The Father of the Silvertone Guitar
Beatlemania hit America hardCW FISHER
Thirteen minutes of Ed Sullivan was all it took. Girls, so placid only yesterday, could now not stop their screaming; boys, who yesterday shot baskets, could now do no better than stand around slackjawed, hands in their pockets, suffering in silence. And while most of the girls would eventually recover, millions of old men remain haunted still. Because if "cool" had been a high jump, the Beatles would have been the Empire State Building. And while hair growing might get a guy to the 50th floor, and sideburns to the 60th, maybe--the climb was as high as the price: detentions, groundings, expulsions, drafts. If a boy wanted to climb above the 70th floor he'd better play guitar.
The problem was money. Electric guitars were expensive and required amplifiers that cost as much or more than the guitar itself. What prepubescent boy, impoverished by allowance and too young to work, could ever convince his parents to front him $300 for an instrument he couldn't even play, plus another $300 to crank it up louder than the hi-fi? On this point hung futures.
National Headquarters - Sears, Roebuck and Company - Homan & Arthington, Chicago, Illinois. 1963 -Two men doodle in a one-man office thick with cigarette smoke. Joe Fisher, 38, is Sears new buyer of musical instruments in a time when a Silvertone guitar meant a cowboy guitar with pick and songbook, or a cowboy guitar with crank and songbook. Nathan Daniel, 51, owns Danelectro, a small manufacturer of electric guitars. Like any manufacturer of the era, he wants Sears to sign on, but Fisher would not be sold. The guitar does him no good without the amplifier. They had to be combined somehow, at an irresistible opening price point. Fisher saw the opportunities of Beatlemania, and he wanted to give American dads a break because he was getting hit up himself by his own son, who was me. So he and Nat Daniel, legendary Prince of Cheap who put pickups in lipstick tubes and preferred flecked paint because it hid the staples, put their heads together to make two things into one thing--the thing with the unfortunate name "Electric guitar and carrying case with built-in 5-in speaker and amplifier," a name that just never really caught on, though it was descriptive as heck.
It would be a piece of the cheapest wood available, with masonite stapled to the flat sides, spray painted and edged with vinyl--there's the body. According to Nat, bodies don't matter in an electric guitar (in direct opposition to the ideas of Les Paul, who believed a fine electric guitar should be made of fine woods and weigh more than a sack of fine potatoes). Nat put all his attention into the neck, and here no expense was spared. His pickups were odd then and now, not because of the lipstick tubes, but because he wired them in series.
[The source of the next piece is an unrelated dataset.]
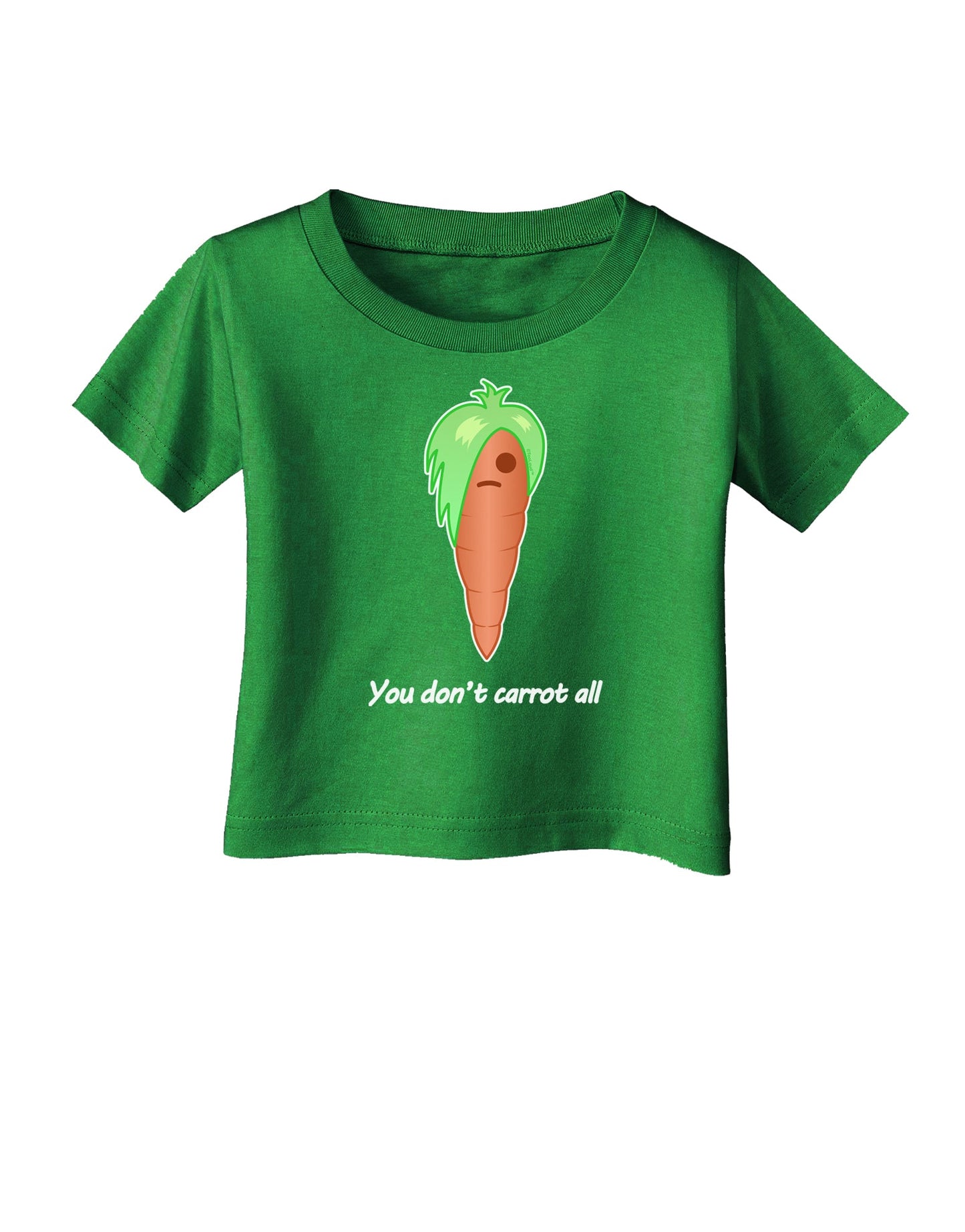 Carrot - You Don't Carrot All Infant T-Shirt Dark-Infant T-Shirt-TooLoud-Royal-Blue-06-Months-Davson Sales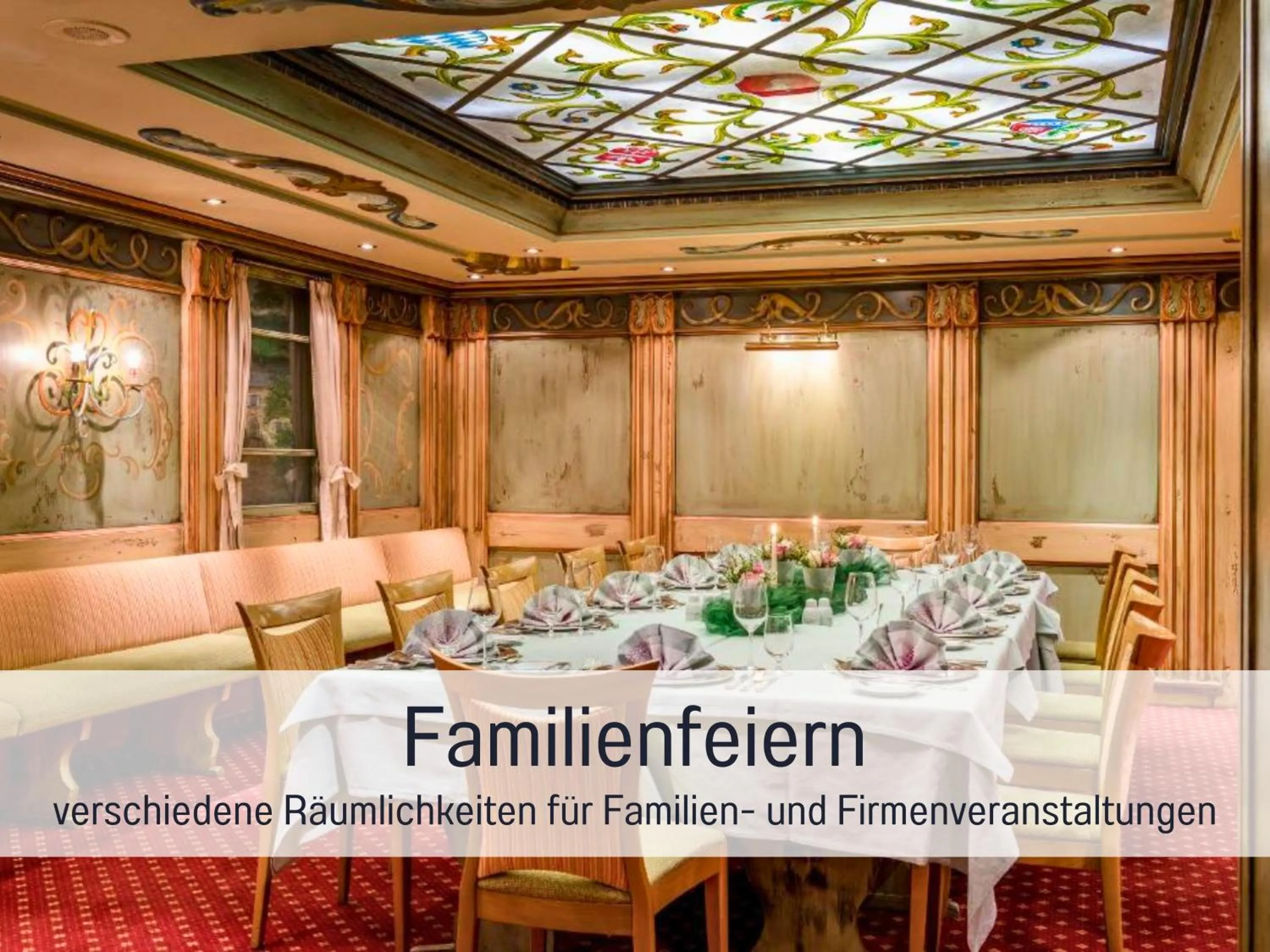 Banquet/Function facilities in Hotel Lamm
This, they say, is what produced the unique Dano sound that remains locked inside the remains the entire Silvertone line, now scattered across eBay and proudly owned by collectors and still played by some of the world's finest guitar players, Les Paul being a notable exception.
Throughout the sixties my father brought many of Nat's creations home for me to test, including the famous guitar and amp in a case they came up with. Of course, he could have picked them up "on accomodation," but I never had the scratch. My dad was like that. Ethical.
Nat Daniel is today a legend. His guitars, under both the Danelectro and Silvertone name, have been played by an incredible array of guitar greats: Eric Clapton, Jimi Hendrix (pictured), Elvis Costello, Pete Townsend, J.J. Cale, John Fogerty, Jimmy Page, Tom Petty, Joe Walsh, Chris Isaak, Melissa Ethridge, Dave Navarro, Jesse Colin Young, Link Wray, Beck, Jack Bruce (Cream), John Entwistle. Even Elvis Presley. Vinnie Bell. Whom I met. Another story.
It is not an overstatement to say that Silvertone guitars profoundly influenced the course of rock and roll. Without Silvertone, most sons would have failed to make up their father's minds. Their dreams of becoming rock stars would have faded fast, along with their dreams of sex and drugs.
I still play a mean Silvertone, including the one with the amp in the case, which I picked up on eBay. And today my son Danny Fisher sells these amp-in-case beauties starting at 99 cents. He makes enough money now to move out. See how it works?